Date of Award


Degree Type

Closed Dissertation

Degree Name

Doctor of Philosophy (PhD)


Computer Science

First Advisor

Alex Zelikovsky - Chair

Second Advisor

Andrey Perelygin

Third Advisor

Robert Harrison

Fourth Advisor

Anu Bourgeois


The accessibility of high-throughput biology data brought a great deal of attention to disease association studies. High density maps of single nucleotide polymorphism (SNP's) as well as massive genotype data with large number of individuals and number of SNP's become publicly available. By now most analysis of the new data is undertaken by the statistics community. In this dissertation, we pursue a different line of attack on genetic susceptibility to complex disease that adheres to the computer science community with an emphasis on design rather than analytical methodology. The main goal of disease association analysis is to identify gene variations contributing to the risk of and/or susceptibility to a particular disease. There are basically two main steps in susceptibility: (i) haplotyping of the population and (ii) predicting the genetic susceptibility to diseases. Although there exist many phasing methods for step (i), phasing and missing data recovery for data representing family trios is lagging behind, and most disease association studies are based on family trios. This study is devoted to the problem of assessing accumulated information targeting to predict genotype susceptibility to complex diseases with significantly high accuracy and statistical power.
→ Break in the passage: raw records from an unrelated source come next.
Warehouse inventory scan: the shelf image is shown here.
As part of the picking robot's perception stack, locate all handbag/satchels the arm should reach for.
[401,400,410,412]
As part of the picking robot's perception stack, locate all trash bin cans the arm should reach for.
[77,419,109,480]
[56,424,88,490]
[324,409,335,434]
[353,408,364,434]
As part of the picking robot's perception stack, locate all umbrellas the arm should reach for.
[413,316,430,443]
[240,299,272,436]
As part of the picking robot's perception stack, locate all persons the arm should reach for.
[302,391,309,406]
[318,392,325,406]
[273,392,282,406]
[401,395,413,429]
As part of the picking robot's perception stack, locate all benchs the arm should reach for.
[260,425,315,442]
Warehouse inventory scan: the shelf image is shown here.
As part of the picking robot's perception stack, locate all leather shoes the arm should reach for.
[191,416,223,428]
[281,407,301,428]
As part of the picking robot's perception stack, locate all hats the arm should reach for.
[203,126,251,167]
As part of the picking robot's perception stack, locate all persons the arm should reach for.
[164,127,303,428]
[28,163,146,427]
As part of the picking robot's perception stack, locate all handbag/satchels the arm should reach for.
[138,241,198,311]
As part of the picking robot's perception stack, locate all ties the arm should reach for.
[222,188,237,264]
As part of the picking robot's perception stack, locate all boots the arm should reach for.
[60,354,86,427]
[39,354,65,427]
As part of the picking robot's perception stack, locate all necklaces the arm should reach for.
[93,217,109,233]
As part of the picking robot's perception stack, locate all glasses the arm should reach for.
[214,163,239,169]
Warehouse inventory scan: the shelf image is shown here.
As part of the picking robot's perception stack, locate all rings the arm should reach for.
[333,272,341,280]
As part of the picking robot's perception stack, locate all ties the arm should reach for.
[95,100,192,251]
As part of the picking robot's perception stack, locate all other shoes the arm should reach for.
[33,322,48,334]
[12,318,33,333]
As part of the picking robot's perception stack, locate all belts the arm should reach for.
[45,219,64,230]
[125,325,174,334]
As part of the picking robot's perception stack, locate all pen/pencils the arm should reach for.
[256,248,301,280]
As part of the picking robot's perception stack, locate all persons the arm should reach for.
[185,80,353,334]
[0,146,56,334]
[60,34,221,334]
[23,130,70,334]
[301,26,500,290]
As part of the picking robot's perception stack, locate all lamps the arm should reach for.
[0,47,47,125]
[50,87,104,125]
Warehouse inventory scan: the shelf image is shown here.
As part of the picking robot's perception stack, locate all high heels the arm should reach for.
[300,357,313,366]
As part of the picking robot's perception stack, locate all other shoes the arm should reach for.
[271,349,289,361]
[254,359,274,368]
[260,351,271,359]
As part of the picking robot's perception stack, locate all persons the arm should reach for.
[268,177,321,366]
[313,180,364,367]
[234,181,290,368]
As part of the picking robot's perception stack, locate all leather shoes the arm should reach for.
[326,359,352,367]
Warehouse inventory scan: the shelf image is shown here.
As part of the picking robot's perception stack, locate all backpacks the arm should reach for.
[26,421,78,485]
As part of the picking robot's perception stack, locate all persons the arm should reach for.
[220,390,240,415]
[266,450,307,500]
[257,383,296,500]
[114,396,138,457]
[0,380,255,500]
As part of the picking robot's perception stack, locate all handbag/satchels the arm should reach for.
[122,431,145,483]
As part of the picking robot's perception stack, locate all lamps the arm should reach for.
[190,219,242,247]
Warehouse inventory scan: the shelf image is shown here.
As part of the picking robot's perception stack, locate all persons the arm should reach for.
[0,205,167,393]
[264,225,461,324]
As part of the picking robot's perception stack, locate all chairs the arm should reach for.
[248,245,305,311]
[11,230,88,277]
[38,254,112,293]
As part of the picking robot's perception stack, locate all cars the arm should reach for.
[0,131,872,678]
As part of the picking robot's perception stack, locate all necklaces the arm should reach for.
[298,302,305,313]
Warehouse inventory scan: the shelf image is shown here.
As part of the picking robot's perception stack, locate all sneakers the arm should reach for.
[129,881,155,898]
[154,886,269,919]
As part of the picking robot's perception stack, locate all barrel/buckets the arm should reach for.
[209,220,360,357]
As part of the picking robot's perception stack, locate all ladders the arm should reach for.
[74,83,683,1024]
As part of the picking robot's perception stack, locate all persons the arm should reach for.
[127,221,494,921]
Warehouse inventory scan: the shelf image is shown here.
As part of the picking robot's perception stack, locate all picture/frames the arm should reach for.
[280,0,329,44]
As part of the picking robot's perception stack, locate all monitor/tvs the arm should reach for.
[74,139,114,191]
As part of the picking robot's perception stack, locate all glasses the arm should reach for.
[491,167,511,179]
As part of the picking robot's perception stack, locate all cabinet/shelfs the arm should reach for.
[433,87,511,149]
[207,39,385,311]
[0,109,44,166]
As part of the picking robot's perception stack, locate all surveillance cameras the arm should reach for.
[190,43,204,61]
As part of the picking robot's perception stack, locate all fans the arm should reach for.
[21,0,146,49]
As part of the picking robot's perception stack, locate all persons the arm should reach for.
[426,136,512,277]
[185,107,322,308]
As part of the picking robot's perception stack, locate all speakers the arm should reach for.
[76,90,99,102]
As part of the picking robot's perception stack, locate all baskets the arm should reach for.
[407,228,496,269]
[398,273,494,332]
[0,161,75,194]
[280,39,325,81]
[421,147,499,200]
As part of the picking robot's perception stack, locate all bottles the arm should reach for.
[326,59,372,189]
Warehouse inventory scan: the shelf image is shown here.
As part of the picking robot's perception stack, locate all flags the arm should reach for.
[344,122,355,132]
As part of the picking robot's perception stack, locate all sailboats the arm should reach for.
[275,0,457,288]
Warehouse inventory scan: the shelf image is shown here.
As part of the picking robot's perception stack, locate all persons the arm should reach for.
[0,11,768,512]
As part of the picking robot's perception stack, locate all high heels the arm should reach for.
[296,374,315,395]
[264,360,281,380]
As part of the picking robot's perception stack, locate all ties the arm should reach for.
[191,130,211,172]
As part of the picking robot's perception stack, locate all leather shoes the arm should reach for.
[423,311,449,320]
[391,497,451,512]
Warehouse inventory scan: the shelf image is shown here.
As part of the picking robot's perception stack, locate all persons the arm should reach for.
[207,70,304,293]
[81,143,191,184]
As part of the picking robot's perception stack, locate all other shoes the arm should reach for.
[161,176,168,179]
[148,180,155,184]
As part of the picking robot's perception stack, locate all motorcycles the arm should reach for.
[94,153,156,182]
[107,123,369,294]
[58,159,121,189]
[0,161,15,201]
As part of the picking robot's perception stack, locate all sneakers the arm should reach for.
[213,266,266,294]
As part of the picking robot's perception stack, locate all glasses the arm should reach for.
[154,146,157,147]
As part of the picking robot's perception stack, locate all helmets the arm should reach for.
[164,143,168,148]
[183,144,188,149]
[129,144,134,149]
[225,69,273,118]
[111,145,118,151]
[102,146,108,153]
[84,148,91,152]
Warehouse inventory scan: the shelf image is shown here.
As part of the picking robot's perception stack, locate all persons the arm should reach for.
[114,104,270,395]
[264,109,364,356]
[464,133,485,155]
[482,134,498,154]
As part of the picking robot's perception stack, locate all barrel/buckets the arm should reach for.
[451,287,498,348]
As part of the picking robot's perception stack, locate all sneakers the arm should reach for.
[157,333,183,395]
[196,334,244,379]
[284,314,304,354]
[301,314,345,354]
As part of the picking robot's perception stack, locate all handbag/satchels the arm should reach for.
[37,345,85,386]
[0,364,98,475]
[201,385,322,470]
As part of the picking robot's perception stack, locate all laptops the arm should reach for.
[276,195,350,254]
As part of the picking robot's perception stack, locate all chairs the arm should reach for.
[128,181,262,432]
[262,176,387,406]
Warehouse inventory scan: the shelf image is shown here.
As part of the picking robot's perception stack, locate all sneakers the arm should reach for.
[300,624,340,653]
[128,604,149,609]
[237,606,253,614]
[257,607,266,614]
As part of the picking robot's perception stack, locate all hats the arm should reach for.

The dissertation proposes two new greedy and integer linear programming based solution methods for step (i). We also proposed several universal and ad hoc methods for step (ii). The quality of susceptibility prediction algorithm has been assessed using leave-one-out and leave-many-out tests and shown to be statistically significant based on randomization tests. The prediction of disease status can also be viewed as an integrated risk factor. A combinatorial prediction complexity measure has been proposed for case/control studies. The best prediction rate achieved by the proposed algorithms is 69.5% for Crohn's disease and 61.3% for autoimmune disorder, respectively, which are significantly higher than those achieved by universal prediction methods such as Support Vector Machine (SVM) and known statistic methods.